Job 1: Please copy the CSV-to-XML post word for word, from "So, I examined" up to and including "maybe an author.".
Job 2: Carry on writing the CSV-to-XML post from the point where it stops.

Supplied text:
= Beginning of Section =

I would like to use Andrew Welch's CSV to XML stylesheet for a project designed for libraries.  Some libraries are receiving metadata for ebooks in ONIX for bulk purchases.  However, many, perhaps most are supplying the metadata in spreadsheets.

I use Stylus Studio Enterprise 2010 for most of my work but the Andrew's stylesheet would not work although I tried adding the standalone attribute to the output element and supplied the path to the source file in the param in the stylesheet.

The transformation could not get beyond the initial look at the source file; error message something to the effect, something not allowed in the prolog.

So, downloaded Kernow using Java Web Start option.  Pretty excited when I got an XML output but discovered that the file rearranged output so that the root element and its close were jumbled within the file rendering it corrupted beyond reasonable repair.

Looking again at the page, http://andrewjwelch.com/code/xslt/csv/csv-to-xml_v2.html 
I took note of the sentence:

"If this transform fails for a valid CSV file, let me know!"

So, I examined the source CSV file and saw cell content that could be the source of the problems.  For example, quotations characters of reviews of an ebook within a cell that also included content not within the quotation characters.  E.g., quote within quotation characters followed by a punctuation character (not ascii) and source of quote, eg, publication name, maybe an author.

= End of Section =

Entries supplied:
= Beginning of Section =

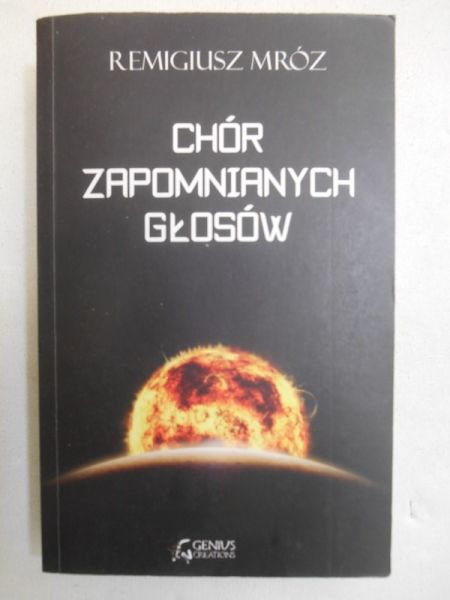 Chór zapomnianych głosów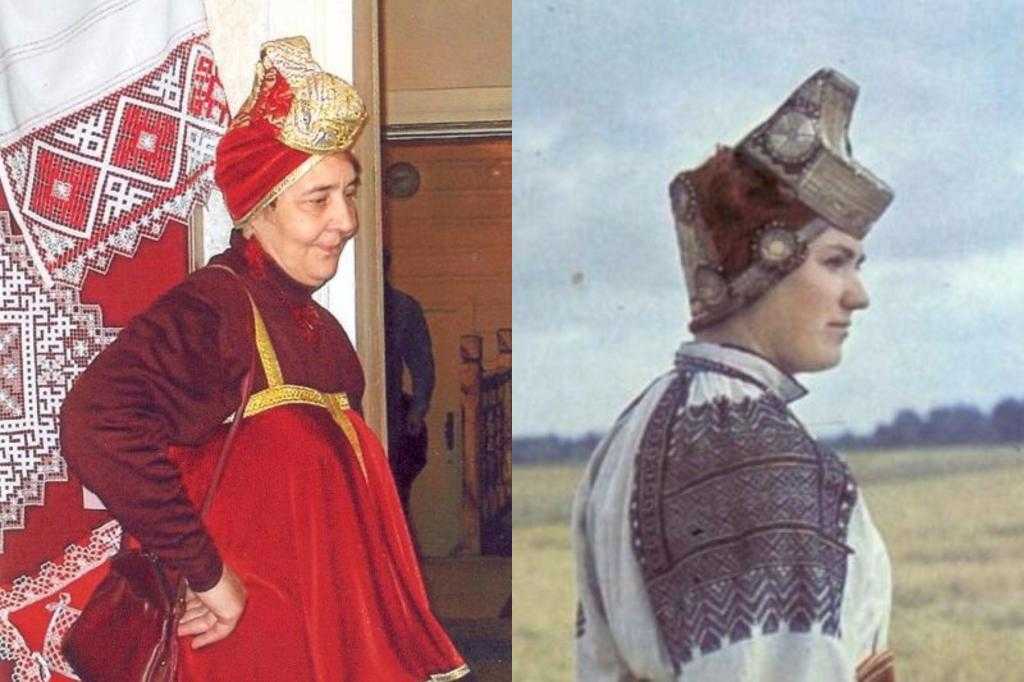 Косы на руси: какая сила была скрыта в женских волосах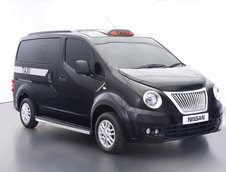 Nissan NV200 Taxi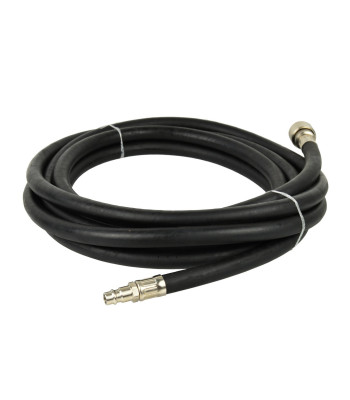 Pneumatinė guminė žarna (20) 5m 8x13mm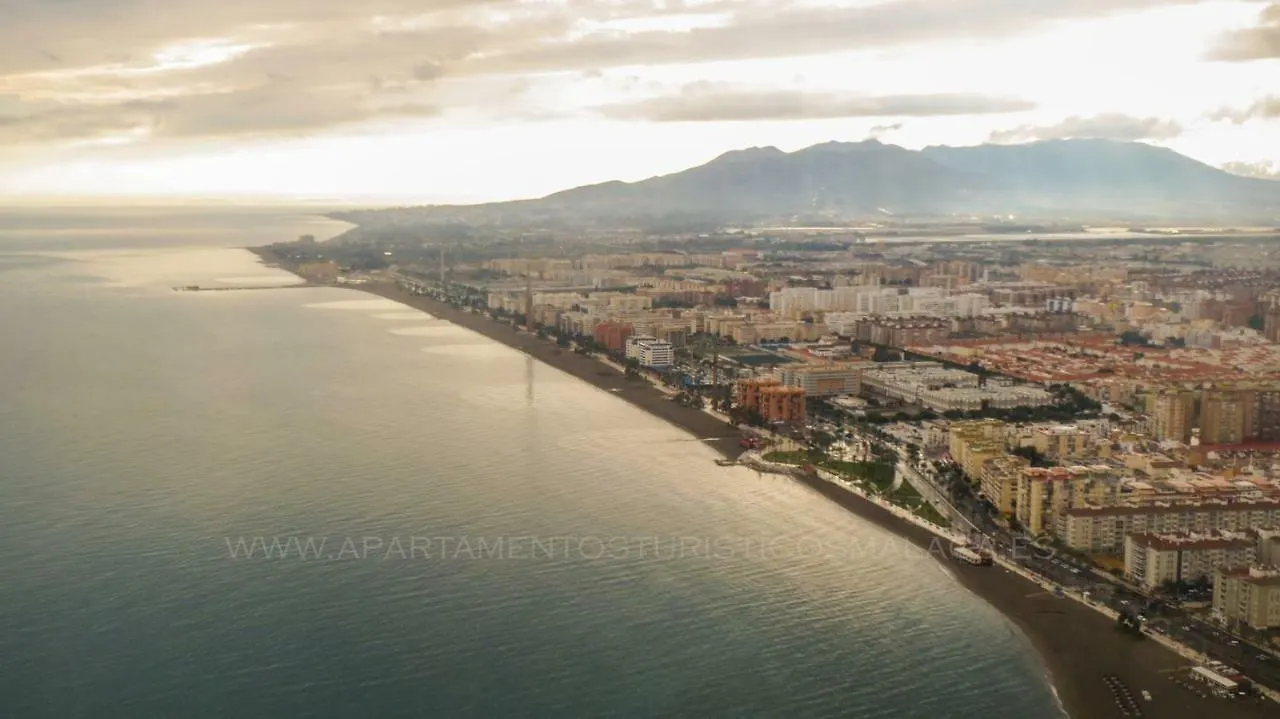 Appartamento Clemens9 Premium Málaga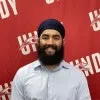 Sahajpreet Singh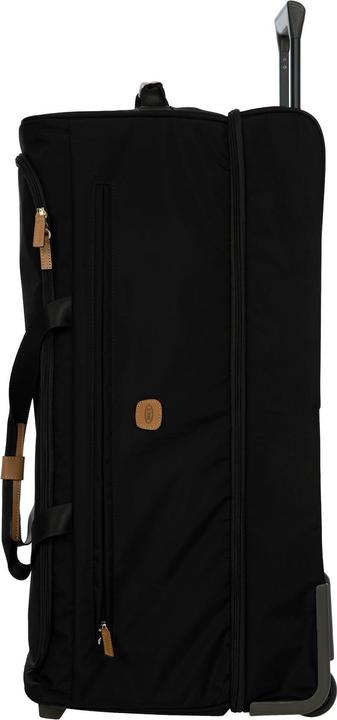 Actual product image Brics Bric's travel bag with wheels X-Travel 42522 (100 l)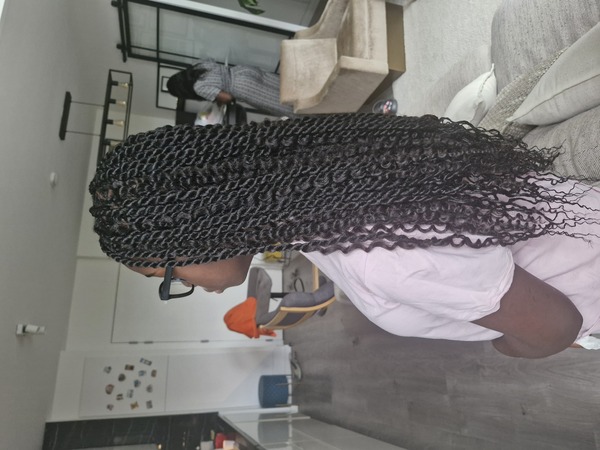 salon de coiffure afro tresse tresses box braids crochet braids vanilles tissages paris 75 77 78 91 92 93 94 95 JVQAUSHK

= End of Section =

Answer section 1:
So, I examined the source CSV file and saw cell content that could be the source of the problems.  For example, quotations characters of reviews of an ebook within a cell that also included content not within the quotation characters.  E.g., quote within quotation characters followed by a punctuation character (not ascii) and source of quote, eg, publication name, maybe an author.

Answer section 2:
Not looking for a solution but better understanding of what valid CSV is.  Impressed with Kernow, very nice, easy to use application.  It is easy for me to use a Stylus Studio utility to do the transformation but had hoped that I could create a work flow for libraries that would not require it.  A library application freely available to libraries offers a very useful XSLT tool and includes latest version of Saxon along with some default processor and .NET options.

In particular, I would like to know if valid CSV includes the notion of regular cell size or length perhaps.  More generally, what approaches might one take if CSV source is as untidy as I expect would be received from most publishers?  Is this truly a dead end for me?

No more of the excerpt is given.